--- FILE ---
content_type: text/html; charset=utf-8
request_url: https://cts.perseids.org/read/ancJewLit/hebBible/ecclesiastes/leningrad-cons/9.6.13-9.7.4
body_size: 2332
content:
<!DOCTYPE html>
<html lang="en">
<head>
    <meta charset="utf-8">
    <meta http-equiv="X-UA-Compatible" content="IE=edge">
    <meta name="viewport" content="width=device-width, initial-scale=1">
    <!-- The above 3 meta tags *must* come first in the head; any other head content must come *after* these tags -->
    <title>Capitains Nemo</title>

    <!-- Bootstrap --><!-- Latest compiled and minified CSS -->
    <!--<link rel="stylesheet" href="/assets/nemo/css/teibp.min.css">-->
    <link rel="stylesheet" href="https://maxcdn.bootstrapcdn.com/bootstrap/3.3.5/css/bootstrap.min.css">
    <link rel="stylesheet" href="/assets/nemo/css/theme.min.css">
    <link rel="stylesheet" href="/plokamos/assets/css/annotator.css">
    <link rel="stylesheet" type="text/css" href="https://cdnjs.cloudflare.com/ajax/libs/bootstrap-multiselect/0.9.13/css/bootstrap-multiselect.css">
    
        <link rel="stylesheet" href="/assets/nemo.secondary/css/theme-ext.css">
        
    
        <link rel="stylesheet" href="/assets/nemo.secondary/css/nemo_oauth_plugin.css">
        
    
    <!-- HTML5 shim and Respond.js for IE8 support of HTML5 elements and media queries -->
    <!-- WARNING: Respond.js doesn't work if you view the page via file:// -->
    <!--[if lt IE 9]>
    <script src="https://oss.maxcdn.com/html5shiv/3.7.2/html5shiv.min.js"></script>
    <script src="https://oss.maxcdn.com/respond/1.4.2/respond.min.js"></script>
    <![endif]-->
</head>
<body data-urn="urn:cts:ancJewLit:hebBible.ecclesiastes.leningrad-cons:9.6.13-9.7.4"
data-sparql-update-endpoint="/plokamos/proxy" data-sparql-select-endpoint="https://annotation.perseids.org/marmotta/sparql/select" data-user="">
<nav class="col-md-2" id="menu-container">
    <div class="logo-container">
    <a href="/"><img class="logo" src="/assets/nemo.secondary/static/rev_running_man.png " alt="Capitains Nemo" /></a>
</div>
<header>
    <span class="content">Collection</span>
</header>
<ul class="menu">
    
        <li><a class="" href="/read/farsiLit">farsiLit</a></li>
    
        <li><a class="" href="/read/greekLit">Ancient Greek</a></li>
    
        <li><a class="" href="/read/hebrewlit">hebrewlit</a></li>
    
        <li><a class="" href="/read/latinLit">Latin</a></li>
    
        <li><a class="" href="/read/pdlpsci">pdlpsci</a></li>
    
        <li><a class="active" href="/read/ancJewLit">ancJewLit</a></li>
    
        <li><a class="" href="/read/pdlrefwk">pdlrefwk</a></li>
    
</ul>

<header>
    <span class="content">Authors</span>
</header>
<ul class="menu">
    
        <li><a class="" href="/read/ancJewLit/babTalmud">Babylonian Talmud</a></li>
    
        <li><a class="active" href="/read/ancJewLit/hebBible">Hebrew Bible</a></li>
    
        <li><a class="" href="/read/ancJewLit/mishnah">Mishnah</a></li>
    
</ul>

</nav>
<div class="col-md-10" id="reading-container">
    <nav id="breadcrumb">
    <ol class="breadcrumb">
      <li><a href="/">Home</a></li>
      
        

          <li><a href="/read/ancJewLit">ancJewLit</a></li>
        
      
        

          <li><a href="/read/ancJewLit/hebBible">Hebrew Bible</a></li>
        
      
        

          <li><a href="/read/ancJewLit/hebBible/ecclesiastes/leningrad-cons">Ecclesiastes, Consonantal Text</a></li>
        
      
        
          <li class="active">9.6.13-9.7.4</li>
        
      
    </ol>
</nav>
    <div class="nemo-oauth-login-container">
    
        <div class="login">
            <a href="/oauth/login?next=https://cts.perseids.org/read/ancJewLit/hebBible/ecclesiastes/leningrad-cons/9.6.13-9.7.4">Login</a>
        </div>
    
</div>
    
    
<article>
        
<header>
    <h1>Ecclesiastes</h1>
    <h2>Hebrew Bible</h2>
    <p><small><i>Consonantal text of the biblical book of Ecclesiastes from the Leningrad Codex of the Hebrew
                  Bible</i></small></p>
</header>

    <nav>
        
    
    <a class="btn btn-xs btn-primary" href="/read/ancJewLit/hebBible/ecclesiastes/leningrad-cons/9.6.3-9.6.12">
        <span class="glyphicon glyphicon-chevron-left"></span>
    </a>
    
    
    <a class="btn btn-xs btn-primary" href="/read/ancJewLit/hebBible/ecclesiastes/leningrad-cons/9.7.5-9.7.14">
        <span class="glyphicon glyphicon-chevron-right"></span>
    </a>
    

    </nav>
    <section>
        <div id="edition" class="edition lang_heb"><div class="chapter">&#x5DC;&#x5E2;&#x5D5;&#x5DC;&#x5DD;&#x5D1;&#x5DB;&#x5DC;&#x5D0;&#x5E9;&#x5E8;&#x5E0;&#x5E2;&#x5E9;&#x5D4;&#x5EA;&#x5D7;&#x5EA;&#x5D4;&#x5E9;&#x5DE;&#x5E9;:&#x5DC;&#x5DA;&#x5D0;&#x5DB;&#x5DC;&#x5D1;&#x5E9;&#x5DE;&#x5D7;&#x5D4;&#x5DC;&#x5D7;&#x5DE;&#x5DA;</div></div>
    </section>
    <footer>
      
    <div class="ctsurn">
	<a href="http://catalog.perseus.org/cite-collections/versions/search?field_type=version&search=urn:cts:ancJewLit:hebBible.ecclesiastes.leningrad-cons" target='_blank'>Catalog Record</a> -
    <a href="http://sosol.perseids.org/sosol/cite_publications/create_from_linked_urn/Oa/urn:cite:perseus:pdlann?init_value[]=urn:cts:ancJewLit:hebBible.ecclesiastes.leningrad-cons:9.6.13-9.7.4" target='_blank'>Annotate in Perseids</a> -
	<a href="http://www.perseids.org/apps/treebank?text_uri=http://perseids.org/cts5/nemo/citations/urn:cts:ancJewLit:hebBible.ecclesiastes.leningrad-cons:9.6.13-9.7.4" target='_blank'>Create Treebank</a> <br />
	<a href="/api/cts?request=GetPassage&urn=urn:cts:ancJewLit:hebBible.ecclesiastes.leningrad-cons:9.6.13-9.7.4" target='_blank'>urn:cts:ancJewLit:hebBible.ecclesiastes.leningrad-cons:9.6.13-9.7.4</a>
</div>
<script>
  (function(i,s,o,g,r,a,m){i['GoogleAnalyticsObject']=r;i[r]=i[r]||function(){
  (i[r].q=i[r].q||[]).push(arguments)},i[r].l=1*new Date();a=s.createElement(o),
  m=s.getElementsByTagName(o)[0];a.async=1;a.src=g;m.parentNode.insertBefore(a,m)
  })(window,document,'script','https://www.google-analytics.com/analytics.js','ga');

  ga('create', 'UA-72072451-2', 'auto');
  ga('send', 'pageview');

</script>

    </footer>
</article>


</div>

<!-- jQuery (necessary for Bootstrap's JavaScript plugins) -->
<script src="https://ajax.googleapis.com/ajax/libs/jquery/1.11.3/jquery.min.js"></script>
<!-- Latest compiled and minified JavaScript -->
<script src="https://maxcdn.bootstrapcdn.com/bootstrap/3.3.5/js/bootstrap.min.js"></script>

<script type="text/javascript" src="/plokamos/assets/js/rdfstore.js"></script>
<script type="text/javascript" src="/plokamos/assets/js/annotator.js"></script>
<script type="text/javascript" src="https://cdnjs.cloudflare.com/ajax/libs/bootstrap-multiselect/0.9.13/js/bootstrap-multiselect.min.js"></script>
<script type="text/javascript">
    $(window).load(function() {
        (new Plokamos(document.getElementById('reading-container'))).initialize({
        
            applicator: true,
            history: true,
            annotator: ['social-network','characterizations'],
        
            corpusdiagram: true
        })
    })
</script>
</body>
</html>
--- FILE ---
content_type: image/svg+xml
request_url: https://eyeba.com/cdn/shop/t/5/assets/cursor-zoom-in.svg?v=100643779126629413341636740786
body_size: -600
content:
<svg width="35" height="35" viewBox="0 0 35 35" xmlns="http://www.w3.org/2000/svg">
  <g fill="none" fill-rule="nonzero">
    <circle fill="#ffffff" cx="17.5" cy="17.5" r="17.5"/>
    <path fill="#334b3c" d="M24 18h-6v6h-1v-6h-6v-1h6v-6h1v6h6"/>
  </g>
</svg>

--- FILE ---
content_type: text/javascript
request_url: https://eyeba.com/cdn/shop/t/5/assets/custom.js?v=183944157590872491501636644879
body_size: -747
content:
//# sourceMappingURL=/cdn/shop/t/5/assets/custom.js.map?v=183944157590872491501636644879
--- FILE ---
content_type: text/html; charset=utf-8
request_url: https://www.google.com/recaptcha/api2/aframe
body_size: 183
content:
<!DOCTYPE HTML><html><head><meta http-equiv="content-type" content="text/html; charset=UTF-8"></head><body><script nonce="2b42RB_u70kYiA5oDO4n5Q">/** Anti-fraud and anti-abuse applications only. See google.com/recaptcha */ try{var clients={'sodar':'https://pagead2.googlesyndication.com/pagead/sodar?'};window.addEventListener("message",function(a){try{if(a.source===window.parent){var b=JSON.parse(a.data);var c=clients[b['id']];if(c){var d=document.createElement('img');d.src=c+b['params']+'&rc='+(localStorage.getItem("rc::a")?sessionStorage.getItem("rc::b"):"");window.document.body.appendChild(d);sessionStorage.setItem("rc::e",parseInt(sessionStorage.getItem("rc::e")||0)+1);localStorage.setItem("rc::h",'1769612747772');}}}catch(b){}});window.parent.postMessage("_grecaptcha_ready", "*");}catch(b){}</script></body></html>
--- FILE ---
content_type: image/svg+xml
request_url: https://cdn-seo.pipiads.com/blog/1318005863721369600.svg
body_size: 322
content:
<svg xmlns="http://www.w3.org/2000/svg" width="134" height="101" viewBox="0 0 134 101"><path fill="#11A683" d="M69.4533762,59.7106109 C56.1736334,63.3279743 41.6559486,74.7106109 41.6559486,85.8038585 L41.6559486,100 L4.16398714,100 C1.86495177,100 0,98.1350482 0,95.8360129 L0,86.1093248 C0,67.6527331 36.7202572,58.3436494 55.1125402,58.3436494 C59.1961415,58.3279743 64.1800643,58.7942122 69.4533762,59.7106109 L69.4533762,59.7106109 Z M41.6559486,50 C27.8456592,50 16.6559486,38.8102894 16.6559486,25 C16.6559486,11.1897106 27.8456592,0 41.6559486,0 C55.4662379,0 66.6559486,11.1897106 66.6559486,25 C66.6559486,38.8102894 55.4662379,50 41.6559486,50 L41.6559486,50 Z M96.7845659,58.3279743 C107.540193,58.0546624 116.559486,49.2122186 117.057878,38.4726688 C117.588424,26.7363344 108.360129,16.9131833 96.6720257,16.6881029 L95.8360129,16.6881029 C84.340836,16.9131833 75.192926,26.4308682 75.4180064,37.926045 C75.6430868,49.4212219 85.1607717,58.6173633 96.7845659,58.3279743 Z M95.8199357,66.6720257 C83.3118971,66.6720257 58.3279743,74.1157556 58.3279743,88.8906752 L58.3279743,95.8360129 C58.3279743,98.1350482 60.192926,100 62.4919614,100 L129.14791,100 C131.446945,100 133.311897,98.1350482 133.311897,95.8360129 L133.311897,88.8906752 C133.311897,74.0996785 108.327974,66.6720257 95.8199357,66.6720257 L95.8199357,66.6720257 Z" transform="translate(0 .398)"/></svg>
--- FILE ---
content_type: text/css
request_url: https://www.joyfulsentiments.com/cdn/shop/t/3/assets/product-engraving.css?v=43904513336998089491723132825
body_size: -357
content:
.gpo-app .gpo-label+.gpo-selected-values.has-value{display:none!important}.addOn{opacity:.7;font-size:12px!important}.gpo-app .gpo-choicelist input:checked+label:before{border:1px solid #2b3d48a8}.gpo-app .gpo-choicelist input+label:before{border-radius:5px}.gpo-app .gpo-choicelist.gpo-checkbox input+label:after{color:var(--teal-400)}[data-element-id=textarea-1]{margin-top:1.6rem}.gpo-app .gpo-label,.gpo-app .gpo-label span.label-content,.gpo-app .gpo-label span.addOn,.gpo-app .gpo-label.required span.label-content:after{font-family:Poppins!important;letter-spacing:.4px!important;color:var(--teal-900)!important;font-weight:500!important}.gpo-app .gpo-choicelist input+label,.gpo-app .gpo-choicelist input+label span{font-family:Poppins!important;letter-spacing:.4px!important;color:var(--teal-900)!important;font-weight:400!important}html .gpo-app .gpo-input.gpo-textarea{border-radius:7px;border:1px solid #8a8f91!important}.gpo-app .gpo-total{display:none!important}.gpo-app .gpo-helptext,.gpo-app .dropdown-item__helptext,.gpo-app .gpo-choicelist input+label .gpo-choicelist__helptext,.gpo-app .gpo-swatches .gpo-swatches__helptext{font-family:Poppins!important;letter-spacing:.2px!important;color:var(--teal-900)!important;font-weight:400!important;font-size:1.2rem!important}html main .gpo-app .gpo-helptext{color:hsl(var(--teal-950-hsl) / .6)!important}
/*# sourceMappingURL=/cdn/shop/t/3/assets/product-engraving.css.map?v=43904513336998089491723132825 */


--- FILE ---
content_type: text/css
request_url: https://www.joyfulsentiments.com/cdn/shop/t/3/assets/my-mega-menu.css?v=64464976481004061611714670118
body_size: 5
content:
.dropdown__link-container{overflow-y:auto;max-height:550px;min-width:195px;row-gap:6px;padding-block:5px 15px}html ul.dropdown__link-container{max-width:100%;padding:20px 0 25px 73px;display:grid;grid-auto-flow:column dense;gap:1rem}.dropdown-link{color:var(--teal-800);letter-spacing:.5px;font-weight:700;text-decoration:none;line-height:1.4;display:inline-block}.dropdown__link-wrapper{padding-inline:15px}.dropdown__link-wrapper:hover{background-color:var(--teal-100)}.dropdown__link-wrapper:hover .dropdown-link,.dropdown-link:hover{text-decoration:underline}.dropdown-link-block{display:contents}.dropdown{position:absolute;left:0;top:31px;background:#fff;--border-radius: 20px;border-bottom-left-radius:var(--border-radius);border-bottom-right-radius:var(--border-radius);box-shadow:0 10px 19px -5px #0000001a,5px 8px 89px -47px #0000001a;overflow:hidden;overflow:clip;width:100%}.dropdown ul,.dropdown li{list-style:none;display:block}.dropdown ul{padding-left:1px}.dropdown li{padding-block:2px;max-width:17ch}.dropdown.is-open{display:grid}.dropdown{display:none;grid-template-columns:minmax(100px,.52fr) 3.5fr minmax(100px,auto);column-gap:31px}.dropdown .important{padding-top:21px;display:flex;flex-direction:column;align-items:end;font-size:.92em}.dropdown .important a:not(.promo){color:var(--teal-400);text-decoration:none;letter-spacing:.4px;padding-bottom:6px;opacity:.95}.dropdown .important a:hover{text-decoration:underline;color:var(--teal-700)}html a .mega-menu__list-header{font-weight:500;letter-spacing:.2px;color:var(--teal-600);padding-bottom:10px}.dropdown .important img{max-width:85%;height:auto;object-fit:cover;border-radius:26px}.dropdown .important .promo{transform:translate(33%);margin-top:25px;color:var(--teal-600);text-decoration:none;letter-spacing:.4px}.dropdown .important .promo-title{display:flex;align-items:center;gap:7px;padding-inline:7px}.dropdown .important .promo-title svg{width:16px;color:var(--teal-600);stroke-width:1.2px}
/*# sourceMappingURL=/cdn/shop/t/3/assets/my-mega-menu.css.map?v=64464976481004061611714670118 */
────────────────────
The number of lines in the data that hold "primary" must be the entire answer.

▶ _Solution_: 2